» **WORK TO BE COMPLETED**:
Please transcribe the entries exactly and omit the images they contain.
-------- DATA RECORDS
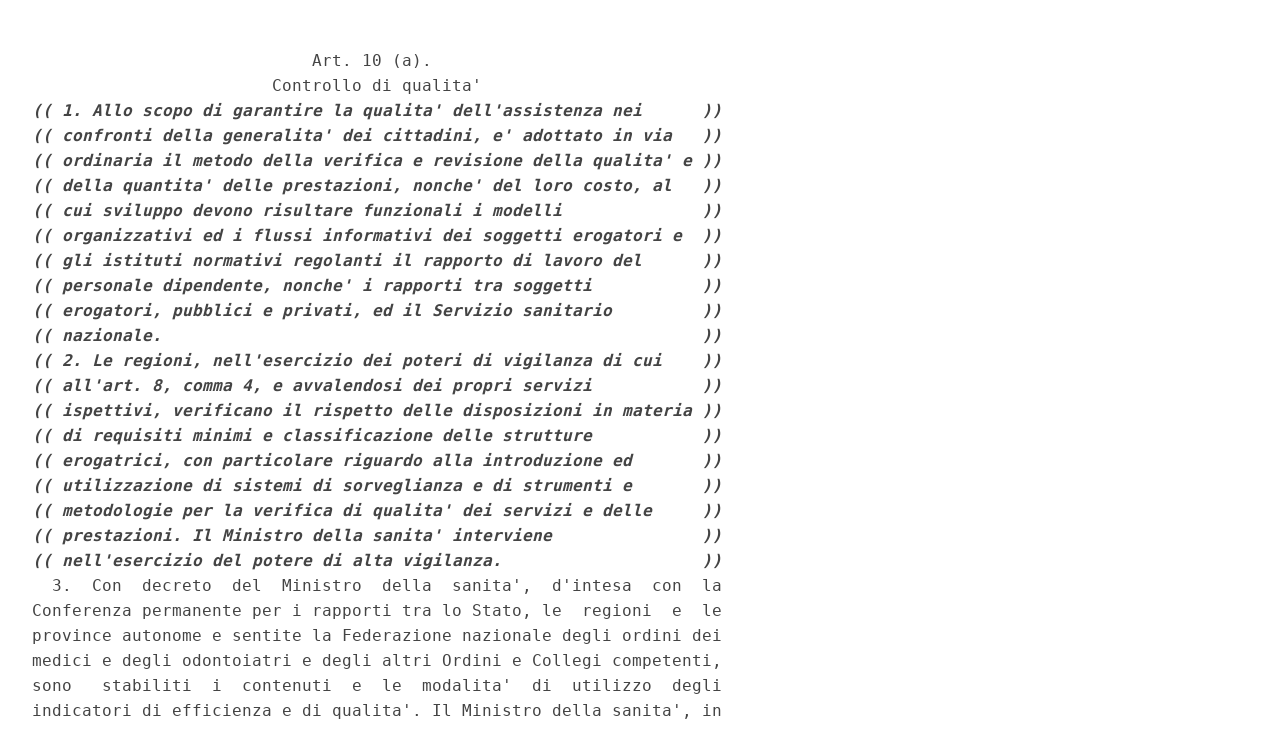

--- FILE ---
content_type: text/html;charset=UTF-8
request_url: https://www.gazzettaufficiale.it/atto/serie_generale/caricaArticolo?art.versione=1&art.idGruppo=2&art.flagTipoArticolo=0&art.codiceRedazionale=094A0049&art.idArticolo=10&art.idSottoArticolo=1&art.idSottoArticolo1=10&art.dataPubblicazioneGazzetta=1994-01-07&art.progressivo=0
body_size: 2115
content:








<!DOCTYPE html><!-- 002_053-ACCESS-4.1.1 -LV_A -->
<!--002_053-ACCES- 3.1.1 -LV_A --> 
<html xmlns="http://www.w3.org/1999/xhtml" lang="it">
<head>
<meta http-equiv="Content-Type" content="text/html; charset=UTF-8" />
<title></title>
<link rel="stylesheet" type="text/css"
	href="/resources/css/iframe.css" />
 




 
</head>
<body>
	<div class="prima_atto">
		<span class="aggiornamenti">
			
				
				
				
							
						
					</span>
			</div>
		<span class="dettaglio_atto_testo">
           	<pre>                            Art. 10 (a).
                        Controllo di qualita'
<em><strong>(( 1. Allo scopo di garantire la qualita' dell'assistenza nei      ))</strong></em>
<em><strong>(( confronti della generalita' dei cittadini, e' adottato in via   ))</strong></em>
<em><strong>(( ordinaria il metodo della verifica e revisione della qualita' e ))</strong></em>
<em><strong>(( della quantita' delle prestazioni, nonche' del loro costo, al   ))</strong></em>
<em><strong>(( cui sviluppo devono risultare funzionali i modelli              ))</strong></em>
<em><strong>(( organizzativi ed i flussi informativi dei soggetti erogatori e  ))</strong></em>
<em><strong>(( gli istituti normativi regolanti il rapporto di lavoro del      ))</strong></em>
<em><strong>(( personale dipendente, nonche' i rapporti tra soggetti           ))</strong></em>
<em><strong>(( erogatori, pubblici e privati, ed il Servizio sanitario         ))</strong></em>
<em><strong>(( nazionale.                                                      ))</strong></em>
<em><strong>(( 2. Le regioni, nell'esercizio dei poteri di vigilanza di cui    ))</strong></em>
<em><strong>(( all'art. 8, comma 4, e avvalendosi dei propri servizi           ))</strong></em>
<em><strong>(( ispettivi, verificano il rispetto delle disposizioni in materia ))</strong></em>
<em><strong>(( di requisiti minimi e classificazione delle strutture           ))</strong></em>
<em><strong>(( erogatrici, con particolare riguardo alla introduzione ed       ))</strong></em>
<em><strong>(( utilizzazione di sistemi di sorveglianza e di strumenti e       ))</strong></em>
<em><strong>(( metodologie per la verifica di qualita' dei servizi e delle     ))</strong></em>
<em><strong>(( prestazioni. Il Ministro della sanita' interviene               ))</strong></em>
<em><strong>(( nell'esercizio del potere di alta vigilanza.                    ))</strong></em>
  3.  Con  decreto  del  Ministro  della  sanita',  d'intesa  con  la
Conferenza permanente per i rapporti tra lo Stato, le  regioni  e  le
province autonome e sentite la Federazione nazionale degli ordini dei
medici e degli odontoiatri e degli altri Ordini e Collegi competenti,
sono   stabiliti  i  contenuti  e  le  modalita'  di  utilizzo  degli
indicatori di efficienza e di qualita'. Il Ministro della sanita', in
sede di presentazione  della  Relazione  sullo  stato  sanitario  del
Paese,  riferisce  in merito alle verifiche dei risultati conseguiti,
avvalendosi del predetto sistema di indicatori.
  4. Il Ministro della sanita' accerta, entro sessanta  giorni  dalla
data  di  entrata  in  vigore  del  presente  decreto,  lo  stato  di
attuazione  presso  le  regioni  del  sistema  di   controllo   delle
prescrizioni  mediche  mediante  lettura  ottica  e delle commissioni
professionali di verifica ed acquisisce il  parere  della  Conferenza
permanente  per  i  rapporti  tra  lo Stato, le regioni e le province
autonome in ordine alla eventuale attivazione dei poteri sostitutivi.
Ove tale parere non sia espresso entro  trenta  giorni,  il  Ministro
provvede direttamente.
</pre>
           	</div>
				<div class="righetta_wrapper">
					<div class="righetta">&nbsp;</div>
				</div>
				<pre class="rosso">             (a)  Il  presente  articolo  e'  stato  cosi' modificato
          dall'art. 12 del D.Lgs. n. 517/1993.
</pre> 
    	</span>
	</body>
</html>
----------------
» **RESULT OF THIS EXERCISE**:
--- FILE ---
content_type: text/html;charset=UTF-8
request_url: https://www.gazzettaufficiale.it/atto/serie_generale/caricaArticolo?art.versione=1&art.idGruppo=2&art.flagTipoArticolo=0&art.codiceRedazionale=094A0049&art.idArticolo=10&art.idSottoArticolo=1&art.idSottoArticolo1=10&art.dataPubblicazioneGazzetta=1994-01-07&art.progressivo=0
body_size: 2115
content:








<!DOCTYPE html><!-- 002_053-ACCESS-4.1.1 -LV_A -->
<!--002_053-ACCES- 3.1.1 -LV_A --> 
<html xmlns="http://www.w3.org/1999/xhtml" lang="it">
<head>
<meta http-equiv="Content-Type" content="text/html; charset=UTF-8" />
<title></title>
<link rel="stylesheet" type="text/css"
	href="/resources/css/iframe.css" />
 




 
</head>
<body>
	<div class="prima_atto">
		<span class="aggiornamenti">
			
				
				
				
							
						
					</span>
			</div>
		<span class="dettaglio_atto_testo">
           	<pre>                            Art. 10 (a).
                        Controllo di qualita'
<em><strong>(( 1. Allo scopo di garantire la qualita' dell'assistenza nei      ))</strong></em>
<em><strong>(( confronti della generalita' dei cittadini, e' adottato in via   ))</strong></em>
<em><strong>(( ordinaria il metodo della verifica e revisione della qualita' e ))</strong></em>
<em><strong>(( della quantita' delle prestazioni, nonche' del loro costo, al   ))</strong></em>
<em><strong>(( cui sviluppo devono risultare funzionali i modelli              ))</strong></em>
<em><strong>(( organizzativi ed i flussi informativi dei soggetti erogatori e  ))</strong></em>
<em><strong>(( gli istituti normativi regolanti il rapporto di lavoro del      ))</strong></em>
<em><strong>(( personale dipendente, nonche' i rapporti tra soggetti           ))</strong></em>
<em><strong>(( erogatori, pubblici e privati, ed il Servizio sanitario         ))</strong></em>
<em><strong>(( nazionale.                                                      ))</strong></em>
<em><strong>(( 2. Le regioni, nell'esercizio dei poteri di vigilanza di cui    ))</strong></em>
<em><strong>(( all'art. 8, comma 4, e avvalendosi dei propri servizi           ))</strong></em>
<em><strong>(( ispettivi, verificano il rispetto delle disposizioni in materia ))</strong></em>
<em><strong>(( di requisiti minimi e classificazione delle strutture           ))</strong></em>
<em><strong>(( erogatrici, con particolare riguardo alla introduzione ed       ))</strong></em>
<em><strong>(( utilizzazione di sistemi di sorveglianza e di strumenti e       ))</strong></em>
<em><strong>(( metodologie per la verifica di qualita' dei servizi e delle     ))</strong></em>
<em><strong>(( prestazioni. Il Ministro della sanita' interviene               ))</strong></em>
<em><strong>(( nell'esercizio del potere di alta vigilanza.                    ))</strong></em>
  3.  Con  decreto  del  Ministro  della  sanita',  d'intesa  con  la
Conferenza permanente per i rapporti tra lo Stato, le  regioni  e  le
province autonome e sentite la Federazione nazionale degli ordini dei
medici e degli odontoiatri e degli altri Ordini e Collegi competenti,
sono   stabiliti  i  contenuti  e  le  modalita'  di  utilizzo  degli
indicatori di efficienza e di qualita'. Il Ministro della sanita', in
sede di presentazione  della  Relazione  sullo  stato  sanitario  del
Paese,  riferisce  in merito alle verifiche dei risultati conseguiti,
avvalendosi del predetto sistema di indicatori.
  4. Il Ministro della sanita' accerta, entro sessanta  giorni  dalla
data  di  entrata  in  vigore  del  presente  decreto,  lo  stato  di
attuazione  presso  le  regioni  del  sistema  di   controllo   delle
prescrizioni  mediche  mediante  lettura  ottica  e delle commissioni
professionali di verifica ed acquisisce il  parere  della  Conferenza
permanente  per  i  rapporti  tra  lo Stato, le regioni e le province
autonome in ordine alla eventuale attivazione dei poteri sostitutivi.
Ove tale parere non sia espresso entro  trenta  giorni,  il  Ministro
provvede direttamente.
</pre>
           	</div>
				<div class="righetta_wrapper">
					<div class="righetta">&nbsp;</div>
				</div>
				<pre class="rosso">             (a)  Il  presente  articolo  e'  stato  cosi' modificato
          dall'art. 12 del D.Lgs. n. 517/1993.
</pre> 
    	</span>
	</body>
</html>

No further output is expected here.